Conocíamos los dos recursos a los
que ellos se aferraban: el balón parado y los pases en largo de Abel a las espaldas de los centrales, buscando sobre todo las diagonales de Pedro. En la
segunda parte esto último empezó a funcionar, y así, poco a poco, el campo
pareció estar cuesta arriba para nosotros y cuesta abajo para ellos. Con sus tarjetas amarillas, el árbitro había atado argollas con bolas a los pies de medio Murcia, y eso
unido al cansancio hizo que tras el descanso no les encimáramos con la misma
chispa. El escrache bajó a la categoría de molestia: retrocedimos. Entonces
ellos apartaron el escudo, y su espada empezó a ser una amenaza seria. En la
primera parte no había riesgos, no había peligros, sólo la oportunidad de
liquidar al enemigo. Ahora todo había cambiado; ahora sentíamos el vértigo, la
angustia de este nuevo fútbol que nace en junio y que en el último tramo de
partido nos llevó a activar lo más básico: el instinto de conservación. Había que
salir de allí sin daños, como fuera. Y costó, pero lo conseguimos.

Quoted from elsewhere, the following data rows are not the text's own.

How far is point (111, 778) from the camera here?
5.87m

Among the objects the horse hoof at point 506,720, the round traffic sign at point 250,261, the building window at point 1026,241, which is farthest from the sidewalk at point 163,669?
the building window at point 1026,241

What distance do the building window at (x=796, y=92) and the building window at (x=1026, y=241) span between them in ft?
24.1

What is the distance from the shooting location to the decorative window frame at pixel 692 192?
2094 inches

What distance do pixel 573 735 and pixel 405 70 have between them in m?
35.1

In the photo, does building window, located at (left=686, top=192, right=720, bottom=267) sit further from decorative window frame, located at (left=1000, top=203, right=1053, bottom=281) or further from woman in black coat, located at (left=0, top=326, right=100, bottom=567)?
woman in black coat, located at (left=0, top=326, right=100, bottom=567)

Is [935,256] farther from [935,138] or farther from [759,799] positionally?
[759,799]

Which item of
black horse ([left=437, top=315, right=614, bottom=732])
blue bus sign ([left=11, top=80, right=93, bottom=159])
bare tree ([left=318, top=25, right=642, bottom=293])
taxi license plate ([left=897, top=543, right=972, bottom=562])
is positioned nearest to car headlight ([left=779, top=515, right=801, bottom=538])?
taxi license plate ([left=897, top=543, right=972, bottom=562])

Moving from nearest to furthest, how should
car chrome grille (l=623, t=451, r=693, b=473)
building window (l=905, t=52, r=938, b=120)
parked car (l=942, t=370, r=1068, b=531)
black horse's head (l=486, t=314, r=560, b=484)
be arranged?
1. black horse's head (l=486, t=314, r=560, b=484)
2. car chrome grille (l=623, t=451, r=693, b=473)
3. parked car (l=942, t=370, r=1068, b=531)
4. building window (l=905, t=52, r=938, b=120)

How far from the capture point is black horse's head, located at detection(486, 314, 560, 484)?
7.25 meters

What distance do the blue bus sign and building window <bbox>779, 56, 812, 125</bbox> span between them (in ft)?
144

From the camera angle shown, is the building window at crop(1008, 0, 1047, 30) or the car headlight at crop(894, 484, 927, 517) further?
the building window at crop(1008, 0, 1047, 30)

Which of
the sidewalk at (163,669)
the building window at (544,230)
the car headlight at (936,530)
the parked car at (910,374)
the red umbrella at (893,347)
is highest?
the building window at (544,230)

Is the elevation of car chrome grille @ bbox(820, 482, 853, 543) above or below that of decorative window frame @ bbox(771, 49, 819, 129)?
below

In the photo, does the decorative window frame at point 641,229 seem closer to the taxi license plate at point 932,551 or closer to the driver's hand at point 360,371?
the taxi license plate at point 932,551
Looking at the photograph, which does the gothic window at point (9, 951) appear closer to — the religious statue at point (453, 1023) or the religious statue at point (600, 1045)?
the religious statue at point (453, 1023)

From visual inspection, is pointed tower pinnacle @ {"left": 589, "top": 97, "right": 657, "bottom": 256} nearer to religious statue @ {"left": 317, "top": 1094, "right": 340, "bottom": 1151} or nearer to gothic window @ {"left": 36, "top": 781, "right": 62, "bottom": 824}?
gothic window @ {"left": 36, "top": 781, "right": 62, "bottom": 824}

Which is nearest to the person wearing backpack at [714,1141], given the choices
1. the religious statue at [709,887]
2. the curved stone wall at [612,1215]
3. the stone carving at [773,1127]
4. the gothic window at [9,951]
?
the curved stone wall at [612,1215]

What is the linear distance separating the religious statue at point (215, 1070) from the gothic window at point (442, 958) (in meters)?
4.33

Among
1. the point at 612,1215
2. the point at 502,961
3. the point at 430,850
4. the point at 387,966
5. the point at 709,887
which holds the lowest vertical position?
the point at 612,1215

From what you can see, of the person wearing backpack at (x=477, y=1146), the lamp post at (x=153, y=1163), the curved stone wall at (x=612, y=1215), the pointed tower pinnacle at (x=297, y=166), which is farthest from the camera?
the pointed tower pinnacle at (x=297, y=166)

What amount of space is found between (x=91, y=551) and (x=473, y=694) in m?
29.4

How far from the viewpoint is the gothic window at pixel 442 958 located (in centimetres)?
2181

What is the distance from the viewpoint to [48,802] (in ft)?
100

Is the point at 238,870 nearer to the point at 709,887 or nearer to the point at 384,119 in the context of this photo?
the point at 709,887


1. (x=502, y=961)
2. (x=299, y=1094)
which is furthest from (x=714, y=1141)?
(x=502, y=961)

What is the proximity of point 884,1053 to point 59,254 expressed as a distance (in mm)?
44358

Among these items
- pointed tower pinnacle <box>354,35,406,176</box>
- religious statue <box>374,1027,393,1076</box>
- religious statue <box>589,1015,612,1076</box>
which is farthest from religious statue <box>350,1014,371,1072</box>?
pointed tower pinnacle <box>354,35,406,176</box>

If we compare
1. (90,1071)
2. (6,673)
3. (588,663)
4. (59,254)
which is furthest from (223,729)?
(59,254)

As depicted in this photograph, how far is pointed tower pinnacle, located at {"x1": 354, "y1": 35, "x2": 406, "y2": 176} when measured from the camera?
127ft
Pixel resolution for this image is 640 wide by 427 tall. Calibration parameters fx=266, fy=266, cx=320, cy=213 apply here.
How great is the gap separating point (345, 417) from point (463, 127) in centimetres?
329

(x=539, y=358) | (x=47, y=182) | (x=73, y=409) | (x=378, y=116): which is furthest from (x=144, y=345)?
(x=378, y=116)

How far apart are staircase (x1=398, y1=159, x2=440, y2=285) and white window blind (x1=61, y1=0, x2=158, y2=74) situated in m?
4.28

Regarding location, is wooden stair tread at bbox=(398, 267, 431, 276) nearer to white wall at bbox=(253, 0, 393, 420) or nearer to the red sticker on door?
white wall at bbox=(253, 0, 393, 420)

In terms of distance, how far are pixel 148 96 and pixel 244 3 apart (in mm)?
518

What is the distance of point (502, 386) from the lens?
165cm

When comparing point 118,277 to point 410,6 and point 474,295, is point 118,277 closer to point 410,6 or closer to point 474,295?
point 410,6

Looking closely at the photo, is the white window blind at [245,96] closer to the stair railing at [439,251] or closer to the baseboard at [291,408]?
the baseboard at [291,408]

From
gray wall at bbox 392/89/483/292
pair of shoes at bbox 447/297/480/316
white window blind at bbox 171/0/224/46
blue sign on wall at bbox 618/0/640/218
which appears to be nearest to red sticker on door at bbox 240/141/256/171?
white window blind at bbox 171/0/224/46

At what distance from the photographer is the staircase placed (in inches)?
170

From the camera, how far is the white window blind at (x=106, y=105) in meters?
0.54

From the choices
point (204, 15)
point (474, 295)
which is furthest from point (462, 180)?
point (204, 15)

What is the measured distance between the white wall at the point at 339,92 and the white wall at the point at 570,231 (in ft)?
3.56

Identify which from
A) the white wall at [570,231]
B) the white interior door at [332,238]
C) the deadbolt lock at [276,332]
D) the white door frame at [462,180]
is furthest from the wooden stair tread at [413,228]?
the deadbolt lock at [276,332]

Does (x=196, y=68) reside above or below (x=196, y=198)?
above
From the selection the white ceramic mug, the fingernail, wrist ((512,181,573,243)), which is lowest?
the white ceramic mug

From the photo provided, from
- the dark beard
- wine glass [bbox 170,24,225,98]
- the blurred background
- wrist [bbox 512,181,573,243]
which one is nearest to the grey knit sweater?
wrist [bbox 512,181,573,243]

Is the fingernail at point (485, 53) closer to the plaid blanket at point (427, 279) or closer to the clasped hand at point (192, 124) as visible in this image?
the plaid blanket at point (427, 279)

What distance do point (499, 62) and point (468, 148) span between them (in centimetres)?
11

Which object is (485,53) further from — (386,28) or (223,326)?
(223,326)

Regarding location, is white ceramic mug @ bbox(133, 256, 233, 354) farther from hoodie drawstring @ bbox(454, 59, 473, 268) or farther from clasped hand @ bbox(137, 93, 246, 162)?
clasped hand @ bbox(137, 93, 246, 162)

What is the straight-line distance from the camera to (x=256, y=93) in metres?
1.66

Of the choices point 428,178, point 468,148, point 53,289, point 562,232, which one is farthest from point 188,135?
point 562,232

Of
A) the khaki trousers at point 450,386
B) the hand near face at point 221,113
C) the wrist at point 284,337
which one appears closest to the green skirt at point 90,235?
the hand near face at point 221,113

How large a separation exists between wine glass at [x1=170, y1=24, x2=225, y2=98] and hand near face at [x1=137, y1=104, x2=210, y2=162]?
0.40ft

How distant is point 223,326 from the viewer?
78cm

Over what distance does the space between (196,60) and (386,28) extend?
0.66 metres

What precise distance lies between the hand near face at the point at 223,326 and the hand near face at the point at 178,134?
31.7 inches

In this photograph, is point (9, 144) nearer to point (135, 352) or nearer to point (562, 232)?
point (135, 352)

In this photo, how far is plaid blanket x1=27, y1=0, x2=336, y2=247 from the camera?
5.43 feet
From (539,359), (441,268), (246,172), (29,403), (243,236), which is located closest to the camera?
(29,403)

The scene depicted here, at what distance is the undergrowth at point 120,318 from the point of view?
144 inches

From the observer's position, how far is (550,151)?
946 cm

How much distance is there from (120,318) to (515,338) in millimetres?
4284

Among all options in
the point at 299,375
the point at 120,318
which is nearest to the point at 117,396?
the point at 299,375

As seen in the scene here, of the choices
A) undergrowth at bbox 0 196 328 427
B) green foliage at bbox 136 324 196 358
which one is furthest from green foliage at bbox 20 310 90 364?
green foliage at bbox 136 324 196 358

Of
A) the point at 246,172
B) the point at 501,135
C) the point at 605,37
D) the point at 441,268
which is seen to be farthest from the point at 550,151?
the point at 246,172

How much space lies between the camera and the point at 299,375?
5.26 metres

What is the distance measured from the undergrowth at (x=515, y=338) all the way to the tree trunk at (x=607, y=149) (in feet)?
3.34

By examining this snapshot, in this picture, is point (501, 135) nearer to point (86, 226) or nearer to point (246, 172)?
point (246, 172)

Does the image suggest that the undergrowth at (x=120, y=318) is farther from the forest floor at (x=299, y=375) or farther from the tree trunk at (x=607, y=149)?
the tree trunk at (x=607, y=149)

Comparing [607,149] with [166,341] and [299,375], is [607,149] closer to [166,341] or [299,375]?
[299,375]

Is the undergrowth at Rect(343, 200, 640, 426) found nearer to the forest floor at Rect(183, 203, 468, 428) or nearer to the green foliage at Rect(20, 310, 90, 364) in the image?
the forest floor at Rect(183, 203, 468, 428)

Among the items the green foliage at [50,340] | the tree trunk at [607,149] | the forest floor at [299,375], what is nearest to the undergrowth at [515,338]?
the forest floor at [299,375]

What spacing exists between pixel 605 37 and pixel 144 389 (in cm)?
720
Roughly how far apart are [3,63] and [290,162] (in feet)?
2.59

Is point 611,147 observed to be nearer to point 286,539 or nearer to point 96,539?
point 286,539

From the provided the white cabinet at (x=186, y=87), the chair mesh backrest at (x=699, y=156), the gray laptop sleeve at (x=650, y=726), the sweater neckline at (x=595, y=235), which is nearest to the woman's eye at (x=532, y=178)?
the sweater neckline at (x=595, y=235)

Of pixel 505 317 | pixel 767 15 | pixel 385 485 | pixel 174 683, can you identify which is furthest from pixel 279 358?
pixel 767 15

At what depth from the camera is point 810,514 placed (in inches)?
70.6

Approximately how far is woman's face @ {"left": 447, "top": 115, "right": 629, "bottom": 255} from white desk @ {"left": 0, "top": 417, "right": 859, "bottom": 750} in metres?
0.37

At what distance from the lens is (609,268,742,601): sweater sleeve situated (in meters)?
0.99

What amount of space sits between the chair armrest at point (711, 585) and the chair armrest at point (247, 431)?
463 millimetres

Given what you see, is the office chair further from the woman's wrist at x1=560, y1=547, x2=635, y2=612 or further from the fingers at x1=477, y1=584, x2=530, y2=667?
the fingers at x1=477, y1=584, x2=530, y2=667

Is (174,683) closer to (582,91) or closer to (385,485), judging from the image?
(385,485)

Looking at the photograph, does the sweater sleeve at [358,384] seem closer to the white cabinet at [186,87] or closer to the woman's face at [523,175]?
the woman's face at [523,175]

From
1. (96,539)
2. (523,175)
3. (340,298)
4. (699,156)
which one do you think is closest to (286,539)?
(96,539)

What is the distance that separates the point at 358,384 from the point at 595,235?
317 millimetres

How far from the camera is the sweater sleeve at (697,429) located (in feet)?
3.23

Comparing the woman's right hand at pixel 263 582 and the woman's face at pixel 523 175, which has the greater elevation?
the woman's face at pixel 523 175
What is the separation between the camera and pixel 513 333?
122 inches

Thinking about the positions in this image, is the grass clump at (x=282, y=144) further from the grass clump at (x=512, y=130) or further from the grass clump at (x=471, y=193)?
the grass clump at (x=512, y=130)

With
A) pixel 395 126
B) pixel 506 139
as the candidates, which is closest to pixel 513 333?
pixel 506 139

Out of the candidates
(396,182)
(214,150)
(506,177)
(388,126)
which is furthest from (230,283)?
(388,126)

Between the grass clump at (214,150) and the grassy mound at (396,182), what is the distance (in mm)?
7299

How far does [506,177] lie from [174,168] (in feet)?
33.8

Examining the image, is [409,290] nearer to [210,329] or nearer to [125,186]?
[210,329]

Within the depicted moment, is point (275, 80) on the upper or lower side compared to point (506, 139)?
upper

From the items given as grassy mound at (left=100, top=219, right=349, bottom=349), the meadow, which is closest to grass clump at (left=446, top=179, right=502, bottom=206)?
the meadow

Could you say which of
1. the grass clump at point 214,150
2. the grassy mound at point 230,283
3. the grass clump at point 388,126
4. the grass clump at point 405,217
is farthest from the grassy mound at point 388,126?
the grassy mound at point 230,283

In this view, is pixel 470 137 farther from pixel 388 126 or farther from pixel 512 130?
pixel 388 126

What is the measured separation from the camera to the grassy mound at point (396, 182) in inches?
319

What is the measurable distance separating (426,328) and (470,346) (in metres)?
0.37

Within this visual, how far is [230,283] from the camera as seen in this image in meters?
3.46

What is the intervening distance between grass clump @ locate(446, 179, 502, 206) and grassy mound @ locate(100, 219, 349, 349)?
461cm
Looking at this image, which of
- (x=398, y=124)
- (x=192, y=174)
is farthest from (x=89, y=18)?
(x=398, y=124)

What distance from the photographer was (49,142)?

Fue ese disparo al palo del Córdoba en el descuento lo que endulzó
el viaje de regreso. Cuando tenías la tentación de considerar peligrosísimo un
empate sin goles asomaba el recuerdo de ese remate a bocajarro, y entonces
veías el vaso medio lleno. Si el delantero del Córdoba hubiera apuntado un poco mejor, es
posible que los ocupantes del autobús 1 de aficionados murcianistas no hubieran reído como rieron con ‘Ocho
apellidos vascos’. Fue ésta la película por la que apostó para el primer tramo del viaje de vuelta el conductor, conservador en este apartado y también en su
predilección por las carreteras nacionales en detrimento de las autovías. La conclusión sobre la cinta española más taquillera de
la historia fue parecida a la que sacamos del partido del Murcia: bajón
importante en la segunda mitad. Es verdad que la película se llevó entre algunos de nosotros adjetivos mucho
más duros; mientras que la parte trasera del bus se entregó con devoción, por
mi zona, su depresión de chistes tras el comienzo fue definida como “insoportable”
e incluso como “dramática”. Honestamente, entendemos que Garci, por ejemplo, propone bastante más.
Mucho más acertado estuvo el chófer con el título que escogió para
el último tramo de viaje, desde Baza. ‘El discurso del rey’ aportó el sosiego
que el viaje necesitaba en la madrugada profunda. “Esas palabricas lentas y las
pausas tan largas entre los diálogos me han dado la vida”, escuché decir a un
pasajero, agradecido, cuando llegamos a Nueva Condomina hacia las 4:30 de la
mañana. Tras una jornada de trece horas de viaje y dos de sufrimiento agónico en la que pasamos más calor que en la comunión del Rey León, estábamos ya en casa. Y resoplábamos, y nos entregábamos a una resignación que intentaba ser sabia, porque al fin y al cabo habíamos conseguido el objetivo más importante de este fútbol que nace en junio, que es el mismo deporte que se juega el resto del año y es distinto a la vez: habíamos conseguido sobrevivir.
Real Murcia: Casto; Molinero, Mauro, Truyols, Álex Martínez; Dorca, Eddy, Toribio (Ivan Moreno, 76), Saúl Berjon, Wellington (Acciari, 88) y Kike García.